Teachers should only override ExamSimulator when knowledge answers are specific enough.

Example: Marking “(baroreceptors) sense pressure” when the marking point states “(baroreceptors) detect decrease in blood pressure and cause heart rate to increase”. Without the word decrease (or equivalent), this point should not be given.

Teachers should only override ExamSimulator and award practical application or AO2 marks when the application is accurate enough.

Example: Awarding a mark for “Agility is about the player moving around the pitch and changing direction” when the marking point is “Forward dribbling with the ball to get past an opponent.” We are not suggesting that the student needs to write this idea exactly, but that their answer needs to be detailed enough to get them the mark.

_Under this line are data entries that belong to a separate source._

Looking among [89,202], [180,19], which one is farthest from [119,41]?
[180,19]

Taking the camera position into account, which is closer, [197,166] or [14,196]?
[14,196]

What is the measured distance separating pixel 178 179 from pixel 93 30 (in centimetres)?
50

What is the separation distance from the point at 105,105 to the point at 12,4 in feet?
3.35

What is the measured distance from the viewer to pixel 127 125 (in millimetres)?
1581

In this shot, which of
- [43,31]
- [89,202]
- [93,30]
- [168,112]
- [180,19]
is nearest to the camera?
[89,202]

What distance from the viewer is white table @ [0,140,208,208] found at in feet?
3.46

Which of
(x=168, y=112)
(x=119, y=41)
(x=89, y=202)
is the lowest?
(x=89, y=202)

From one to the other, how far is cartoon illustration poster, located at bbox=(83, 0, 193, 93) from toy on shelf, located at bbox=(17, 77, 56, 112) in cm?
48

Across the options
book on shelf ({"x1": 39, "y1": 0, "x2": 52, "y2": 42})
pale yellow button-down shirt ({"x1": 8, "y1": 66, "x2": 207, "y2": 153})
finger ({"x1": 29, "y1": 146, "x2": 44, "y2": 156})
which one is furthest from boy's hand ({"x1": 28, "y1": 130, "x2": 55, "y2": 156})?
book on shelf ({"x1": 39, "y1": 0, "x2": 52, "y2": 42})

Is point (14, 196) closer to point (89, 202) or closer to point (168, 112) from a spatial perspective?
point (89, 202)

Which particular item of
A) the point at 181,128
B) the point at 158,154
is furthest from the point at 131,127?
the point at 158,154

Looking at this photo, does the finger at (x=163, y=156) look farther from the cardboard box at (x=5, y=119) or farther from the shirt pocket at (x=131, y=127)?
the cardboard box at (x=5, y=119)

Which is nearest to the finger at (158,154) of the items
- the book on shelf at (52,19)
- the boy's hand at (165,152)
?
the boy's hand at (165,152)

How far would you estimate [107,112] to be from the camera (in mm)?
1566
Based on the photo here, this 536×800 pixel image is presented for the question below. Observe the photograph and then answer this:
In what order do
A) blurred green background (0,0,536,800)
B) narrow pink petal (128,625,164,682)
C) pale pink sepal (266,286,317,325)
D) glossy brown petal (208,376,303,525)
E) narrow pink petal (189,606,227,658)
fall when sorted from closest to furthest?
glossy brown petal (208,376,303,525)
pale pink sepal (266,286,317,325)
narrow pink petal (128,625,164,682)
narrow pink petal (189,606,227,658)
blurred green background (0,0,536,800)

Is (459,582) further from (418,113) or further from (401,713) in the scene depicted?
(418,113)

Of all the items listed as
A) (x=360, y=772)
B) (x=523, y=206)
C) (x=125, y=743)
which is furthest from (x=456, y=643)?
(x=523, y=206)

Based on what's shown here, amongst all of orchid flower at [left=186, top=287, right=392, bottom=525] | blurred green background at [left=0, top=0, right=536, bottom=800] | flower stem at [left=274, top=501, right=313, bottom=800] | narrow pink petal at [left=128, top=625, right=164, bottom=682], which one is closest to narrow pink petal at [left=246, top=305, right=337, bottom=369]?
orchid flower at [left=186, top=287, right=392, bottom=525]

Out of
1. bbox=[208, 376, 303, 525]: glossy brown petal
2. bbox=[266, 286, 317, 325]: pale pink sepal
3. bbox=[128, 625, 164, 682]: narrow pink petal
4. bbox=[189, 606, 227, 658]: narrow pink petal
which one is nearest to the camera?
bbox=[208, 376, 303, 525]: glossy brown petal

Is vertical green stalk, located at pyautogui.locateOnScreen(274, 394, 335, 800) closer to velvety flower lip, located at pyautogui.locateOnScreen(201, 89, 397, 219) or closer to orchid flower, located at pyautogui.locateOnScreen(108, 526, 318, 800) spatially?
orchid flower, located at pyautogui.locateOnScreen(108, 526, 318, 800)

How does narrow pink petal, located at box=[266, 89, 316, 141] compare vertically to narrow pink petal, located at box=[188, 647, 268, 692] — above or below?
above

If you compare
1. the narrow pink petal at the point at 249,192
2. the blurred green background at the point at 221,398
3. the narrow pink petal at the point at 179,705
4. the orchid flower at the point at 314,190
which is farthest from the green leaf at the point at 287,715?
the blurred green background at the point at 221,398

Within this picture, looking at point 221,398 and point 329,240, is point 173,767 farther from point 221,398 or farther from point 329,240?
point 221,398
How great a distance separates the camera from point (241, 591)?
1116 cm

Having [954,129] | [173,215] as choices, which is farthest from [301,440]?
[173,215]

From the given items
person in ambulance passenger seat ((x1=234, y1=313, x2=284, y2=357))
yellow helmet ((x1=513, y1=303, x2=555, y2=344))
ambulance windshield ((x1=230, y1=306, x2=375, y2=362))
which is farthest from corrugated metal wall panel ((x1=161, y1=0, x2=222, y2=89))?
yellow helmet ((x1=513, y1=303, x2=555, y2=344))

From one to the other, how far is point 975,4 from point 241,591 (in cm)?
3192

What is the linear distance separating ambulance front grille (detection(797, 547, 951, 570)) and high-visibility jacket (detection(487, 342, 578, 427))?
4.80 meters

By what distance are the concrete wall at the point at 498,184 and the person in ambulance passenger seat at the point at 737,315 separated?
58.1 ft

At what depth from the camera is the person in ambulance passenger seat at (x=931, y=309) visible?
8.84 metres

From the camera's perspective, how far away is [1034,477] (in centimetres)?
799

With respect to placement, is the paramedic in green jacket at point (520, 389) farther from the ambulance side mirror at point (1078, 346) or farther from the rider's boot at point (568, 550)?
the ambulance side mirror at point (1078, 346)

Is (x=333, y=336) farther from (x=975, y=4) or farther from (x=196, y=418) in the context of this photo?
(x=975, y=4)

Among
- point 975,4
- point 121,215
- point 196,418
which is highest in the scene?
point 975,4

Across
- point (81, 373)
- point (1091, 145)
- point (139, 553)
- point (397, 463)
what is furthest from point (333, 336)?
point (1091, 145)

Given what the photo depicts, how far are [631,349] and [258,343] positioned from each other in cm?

I have previously written guidance on application/AO2 writing and have advocated for the EIO methodology. You can read about EIO writing here.

Teachers should never override ExamSimulator if an answer is incorrect.

Example: Marking “Fartlek training is a form of interval training” correct, when the marking point states “Fartlek is a form of continuous training that features changes to intensity, incline or terrain”.

 So, what does this mean? 

ExamSimulator provides access to the broadest range of teacher marking ever.

Whilst we mustn't jump to conclusions too early, we already have a data set of 75k actions from thousands of different teachers. It will be interesting to see if this pattern is similar with 100k and 1M pieces of data. However, it is also fair to say that 75k is a lot and is actually the broadest range of teacher-marking data ever compiled in any subject, in any system in the world. It is for this reason that we wanted to report our initial findings.

“Generous marking” does not encourage learning.

When teachers overwrite ExamSimulator (which, by the way, they are entitled to do, of course) some students are being reassured that their answers will be marked correct when, in the “real thing” the same answers would definitely not attract marks. This causes the student to receive unreliable information about their current performance level. Furthermore, it takes away the opportunity for the student to receive the diagnostic information that ExamSimulator naturally provides.

The community sometimes “fills in the gaps”.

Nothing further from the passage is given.